The U.S. Supreme Court ruled Monday for a Colorado baker who wouldn’t make a wedding cake for a same-sex couple in a limited decision that leaves for another day the larger issue of whether a business can invoke religious objections to refuse service to gay and lesbian people.
The justices’ decision turned on what the court described as anti-religious bias on the Colorado Civil Rights Commission when it ruled against baker Jack Phillips. The justices voted 7-2 that the commission violated Phillips’ rights under the First Amendment.
Justice Anthony Kennedy said in his majority opinion that the larger issue “must await further elaboration” in the courts.

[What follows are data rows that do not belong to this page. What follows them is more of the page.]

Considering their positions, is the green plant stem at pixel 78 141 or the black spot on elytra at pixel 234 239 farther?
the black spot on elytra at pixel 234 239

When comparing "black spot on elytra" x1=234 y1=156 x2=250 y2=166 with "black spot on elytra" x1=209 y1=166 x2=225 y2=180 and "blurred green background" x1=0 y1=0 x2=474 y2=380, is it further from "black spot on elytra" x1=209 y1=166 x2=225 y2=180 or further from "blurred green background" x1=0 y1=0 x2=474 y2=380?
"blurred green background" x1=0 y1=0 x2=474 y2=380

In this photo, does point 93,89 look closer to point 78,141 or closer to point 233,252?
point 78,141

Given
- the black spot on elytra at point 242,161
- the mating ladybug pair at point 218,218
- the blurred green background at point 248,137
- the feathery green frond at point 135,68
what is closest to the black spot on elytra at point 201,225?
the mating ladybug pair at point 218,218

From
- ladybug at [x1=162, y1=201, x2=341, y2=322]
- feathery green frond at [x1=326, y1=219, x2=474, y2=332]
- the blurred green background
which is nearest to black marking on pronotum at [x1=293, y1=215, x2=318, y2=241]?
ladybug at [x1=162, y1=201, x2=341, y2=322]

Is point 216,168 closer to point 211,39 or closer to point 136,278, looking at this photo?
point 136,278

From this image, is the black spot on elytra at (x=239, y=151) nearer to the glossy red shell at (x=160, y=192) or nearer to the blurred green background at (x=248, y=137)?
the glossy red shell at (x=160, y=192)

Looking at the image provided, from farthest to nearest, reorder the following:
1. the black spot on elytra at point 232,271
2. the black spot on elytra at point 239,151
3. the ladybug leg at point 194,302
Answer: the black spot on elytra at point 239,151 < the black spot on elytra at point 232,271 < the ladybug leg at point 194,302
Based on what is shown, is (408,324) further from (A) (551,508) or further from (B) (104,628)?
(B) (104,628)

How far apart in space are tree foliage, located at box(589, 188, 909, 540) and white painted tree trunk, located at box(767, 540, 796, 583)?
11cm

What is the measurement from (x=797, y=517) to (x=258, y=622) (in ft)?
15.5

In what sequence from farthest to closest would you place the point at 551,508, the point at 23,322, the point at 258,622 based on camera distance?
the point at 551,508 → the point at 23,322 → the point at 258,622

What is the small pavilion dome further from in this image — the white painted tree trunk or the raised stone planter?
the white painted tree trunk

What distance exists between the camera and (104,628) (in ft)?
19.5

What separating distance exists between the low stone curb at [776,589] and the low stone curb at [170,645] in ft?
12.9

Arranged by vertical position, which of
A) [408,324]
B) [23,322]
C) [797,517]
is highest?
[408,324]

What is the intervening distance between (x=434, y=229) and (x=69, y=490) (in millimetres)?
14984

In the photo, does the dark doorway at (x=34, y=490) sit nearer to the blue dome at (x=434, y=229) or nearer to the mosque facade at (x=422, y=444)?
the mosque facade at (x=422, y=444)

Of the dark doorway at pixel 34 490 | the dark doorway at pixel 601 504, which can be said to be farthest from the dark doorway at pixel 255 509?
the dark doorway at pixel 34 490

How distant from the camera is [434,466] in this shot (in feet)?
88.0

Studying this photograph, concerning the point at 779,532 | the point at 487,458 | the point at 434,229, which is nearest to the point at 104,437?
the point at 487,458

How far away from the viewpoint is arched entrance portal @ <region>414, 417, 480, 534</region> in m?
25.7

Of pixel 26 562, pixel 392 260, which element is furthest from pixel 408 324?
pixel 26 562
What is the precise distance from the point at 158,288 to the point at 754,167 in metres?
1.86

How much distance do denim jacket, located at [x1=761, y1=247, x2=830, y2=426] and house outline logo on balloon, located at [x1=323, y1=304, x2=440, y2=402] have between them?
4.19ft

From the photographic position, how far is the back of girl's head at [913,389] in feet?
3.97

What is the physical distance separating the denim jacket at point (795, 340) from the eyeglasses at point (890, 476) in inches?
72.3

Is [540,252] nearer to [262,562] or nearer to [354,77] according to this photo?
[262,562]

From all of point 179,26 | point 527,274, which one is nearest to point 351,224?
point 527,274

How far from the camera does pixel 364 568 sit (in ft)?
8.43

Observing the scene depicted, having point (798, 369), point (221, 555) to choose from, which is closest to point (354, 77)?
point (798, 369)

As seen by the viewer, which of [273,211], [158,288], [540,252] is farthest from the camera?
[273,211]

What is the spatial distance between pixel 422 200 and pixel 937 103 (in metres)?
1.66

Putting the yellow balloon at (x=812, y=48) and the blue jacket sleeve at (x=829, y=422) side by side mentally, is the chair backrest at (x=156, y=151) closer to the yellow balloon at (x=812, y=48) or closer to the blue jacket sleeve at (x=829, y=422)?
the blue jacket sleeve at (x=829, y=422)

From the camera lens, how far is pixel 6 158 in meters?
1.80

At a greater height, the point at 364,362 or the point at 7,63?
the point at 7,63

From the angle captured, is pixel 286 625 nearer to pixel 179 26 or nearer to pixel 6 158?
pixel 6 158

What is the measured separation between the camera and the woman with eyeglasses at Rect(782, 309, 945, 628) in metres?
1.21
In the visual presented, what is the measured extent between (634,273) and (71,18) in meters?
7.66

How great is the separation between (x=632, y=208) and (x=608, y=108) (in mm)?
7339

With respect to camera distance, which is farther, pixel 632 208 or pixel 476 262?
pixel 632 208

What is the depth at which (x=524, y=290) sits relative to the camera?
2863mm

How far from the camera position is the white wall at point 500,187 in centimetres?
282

Appeals in similar cases are pending, including one at the Supreme Court from a florist who didn’t want to provide flowers for a same-sex wedding.
The disputes, Kennedy wrote, “must be resolved with tolerance, without undue disrespect to sincere religious beliefs, and without subjecting gay persons to indignities when they seek goods and services in an open market.”
The same-sex couple at the heart of the case, Charlie Craig and Dave Mullins, complained to the Colorado commission in 2012 after they visited Phillips’ Masterpiece Cakeshop in suburban Denver and the baker quickly told them he would not create a cake for their wedding celebration.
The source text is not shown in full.